Experience Classicsonline

This is a most interesting and rewarding performance of a technical Mount Everest of the solo-violin repertoire, which offers a new perspective on almost every Caprice. Zehetmair has a well-deserved reputation as an innovative violinist who shuns status quo interpretations in favour of musical realisations that, although sometimes startling, are nevertheless always thoughtful and thought-provoking. The present recording is no exception; and, although some listeners, lay or otherwise, may prefer the refined polish of, for example, Itzhak Perlman’s very fine recording for EMI, or the measured precision of Salvatore Accardo for Deutsche Grammophon, this CD should be in the collection of every enthusiast of the violin literature, presenting as it does an excitingly alternative view of these works.

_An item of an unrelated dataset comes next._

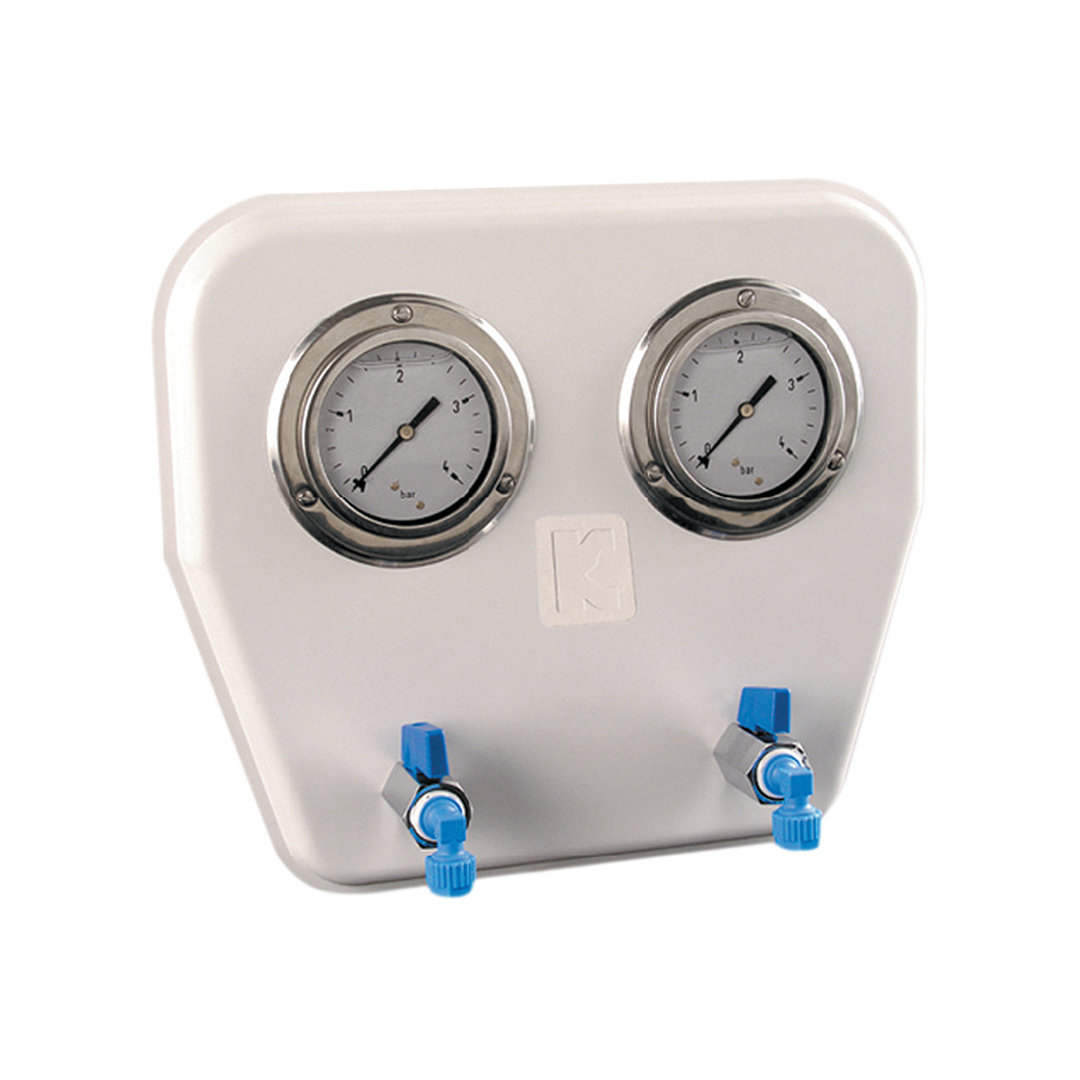 Horizontal manometer panel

What is particularly exciting about these performances is the fact that Zehetmair very often decorates the repeats or the return of the first theme in rondo-type Caprices – for instance, in no.15, in which chords are realised as ricochet arpeggios; or in nos. 9 and 13, where double-stopped artificial harmonics are employed. Also striking is the fact that every Caprice is treated primarily as a vehicle for musical expression, rather than simply as a means of displaying technical prowess – indeed, Zehetmair seems always to be aware of the bel canto tradition in the context of which Paganini wrote these works (as may also be heard in the Violin Concertos and in virtuoso variation-type works such as I Palpiti). The one very slight quibble is that the faster Caprices sometimes slightly lose their sense of pulse; the Agitato section of no.5 is an example. It’s a shame, too, that the repeat of the Caprice is omitted, especially as Paganini specified two varieties of bowing: spiccato and jété – one to be used in each playing.
The booklet (in German and English) contains a fascinating interview with Zehetmair, in which he describes his approach to the Caprices and also discusses Paganini’s playing, the impact it had on his audiences, and his influence on violinists since. It’s refreshing, too, that the image of Paganini reproduced therein is not one of the all-too-familiar portraits that decorate countless CDs of this type. A small point, perhaps – but nevertheless indicative of the approach and the philosophy of this recording.